Wednesday, July 18, 2018
Extension Entomologist, Auburn University
We are entering the most critical period of bollworm presence during the next 20 days (July 15-Aug 1). This increase in bollworm activity began last week (July 9-13) along the Gulf Coast and the Mobile/Santa Rosa County (Jay) FL area. By July 20th, we should see an increased bollworm egg lay in Central AL (Montgomery, Prattville, Selma areas). By the 25th this increase may reach Cherokee County in the northeast, and by August 1st the Tennessee Valley area of northern AL.
Increased bollworm moth presence was noted last week as far north as Pike and Barber County (Troy) area. This increased moth activity will be influenced by the planting date and acreage of corn planted in a given region of the state. Most all bollworm were corn earworms in corn previous generation. This life cycle is about 30 days and the eggs in corn were deposited during the white or pink silk stge. About 30 days later these moths that emerged from corn are looking for their next host. Cotton is the best host they will find in AL (not soybeans or peanuts).
Many (but not all) fields in all areas of the state had more worm damaged bolls in 2017 than we had seen since 1995. If we want to prevent this from happening again, the next 2 weeks are critical.
I assume that most realize now that our 2 gene cotton has lost some level of effectiveness against the bollworm species. When resistance is a factor, the problem usually gets worse over time—it seldom gets better.
Now, what should fieldmen be looking for?
1. Eggs in terminals or on the fruiting structures: square bracts, white or red blooms (threshold on 2 gene cotton is 20 eggs/100 plants)
2. Damaged squares in the upper canopy – may find more damage to small squares near the terminal in Phytogen varieties (5% damage is threshold).
3. Newly hatched larvae
May find in small squares in Phytogen varieties
May find more in open white blooms or underneath red or dried blooms in Delta Pine and other varieties
(5% of plants with small larvae is threshold)
These small larvae are white when they have just hatched and will turn pale green within a day or so.
One thing that makes them stand out in a white bloom is they will have a black or dark brown head. Often the head is the best thing to look for since being dark stands out from the white bloom petals. (See Picture)
Once a significant increase in eggs or small larvae are detected—do not waste more time in the field.

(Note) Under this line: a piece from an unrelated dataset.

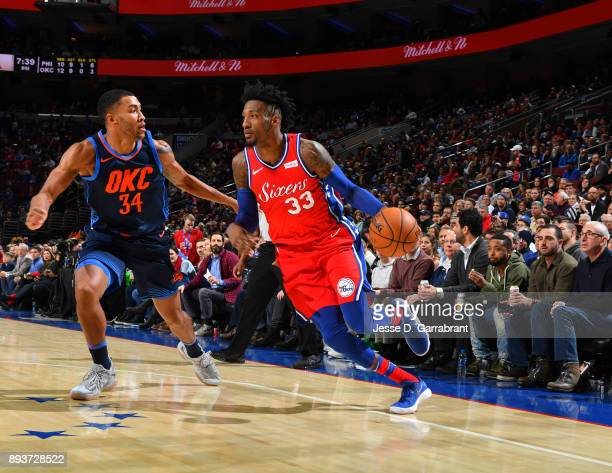 Robert Covington of the Philadelphia 76ers drives baseline against the Oklahoma City Thunder at Wells Fargo Center on December 15 2017 in...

Get the word to the grower and get the sprayer loaded. Every 24 hour period that passes from detection to treating means less effectiveness with your insecticide. Also note that these bollworm moths will likely seek out our oldest and most promising cotton to deposit eggs in.

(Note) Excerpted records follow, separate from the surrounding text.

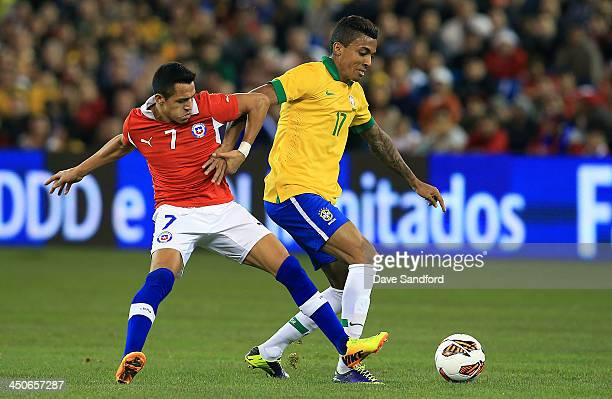 Luiz Gustavo of Brazil battles for the ball with Alexis Sanchez of Chile during a friendly match at Rogers Centre on November 19 2013 in Toronto...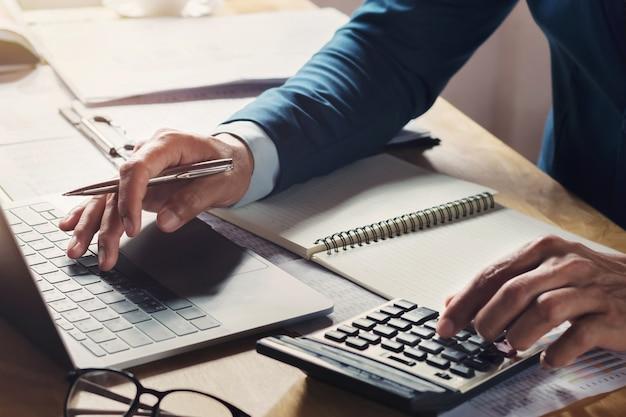 Geschäftsmann workig und mit taschenrechner mit laptop auf schreibtisch Premium Fotos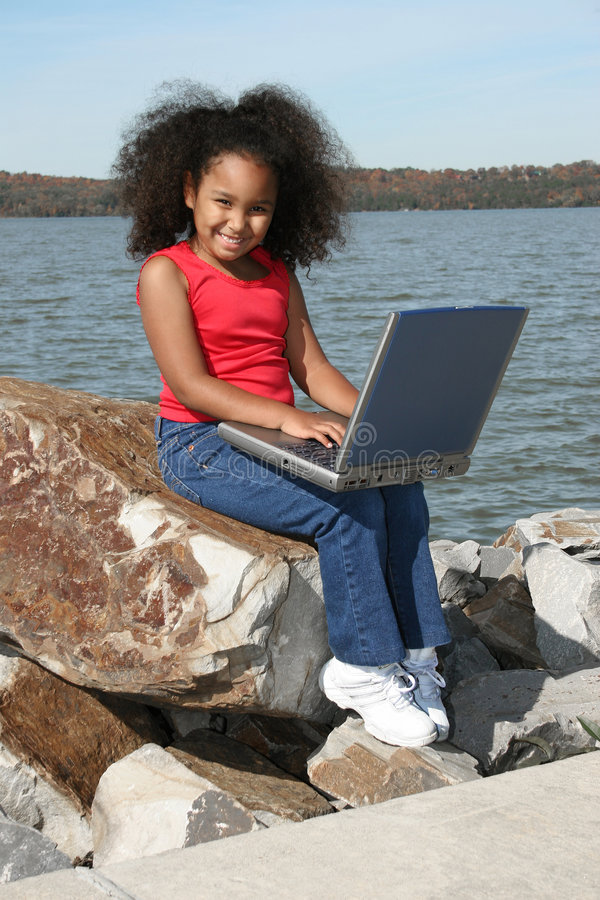 Girl on riverbank with laptop. A view of a pretty young girl, sitting on a large rock beside a river, holding a laptop computer royalty free stock image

Now what treatment options do we have? Basically two. We can try the older chemistry, pyrethroids, or we can go to the newer chemistry, Besiege and Prevathon.
Things to consider here: bollworms have shown levels of resistance to pyrethroids in many areas of the cotton belt. However, the pyrethroid chemistry is much less expensive. Pyrethroids have about a 4-5 day residual on bollworms, where they are still active.
The newer chemistry Beseige and Prevathon have about 10+ days of residual on bollworms, depending on the rate applied.
If using pyrethroids, I suggest the highest labeled rate. If using Beseige, I suggest 8-9 oz/ac. If using Prevathon, I suggest 16-18 oz/ac. Besiege contains a low rate of Karate pyrethroid in the mixture. If you need tarnished plant bug or stink bug control, you will need to add about 1 oz of additional Karate, or equivalent pyrethroid, to the tank mixture. Prevathon has no activity on plant bugs or stink bugs.
In summary, this is the time to be ready to react to bollworms in 2 gene cotton. I will be tweeting as I hear of increased pressure in a region, county, or area.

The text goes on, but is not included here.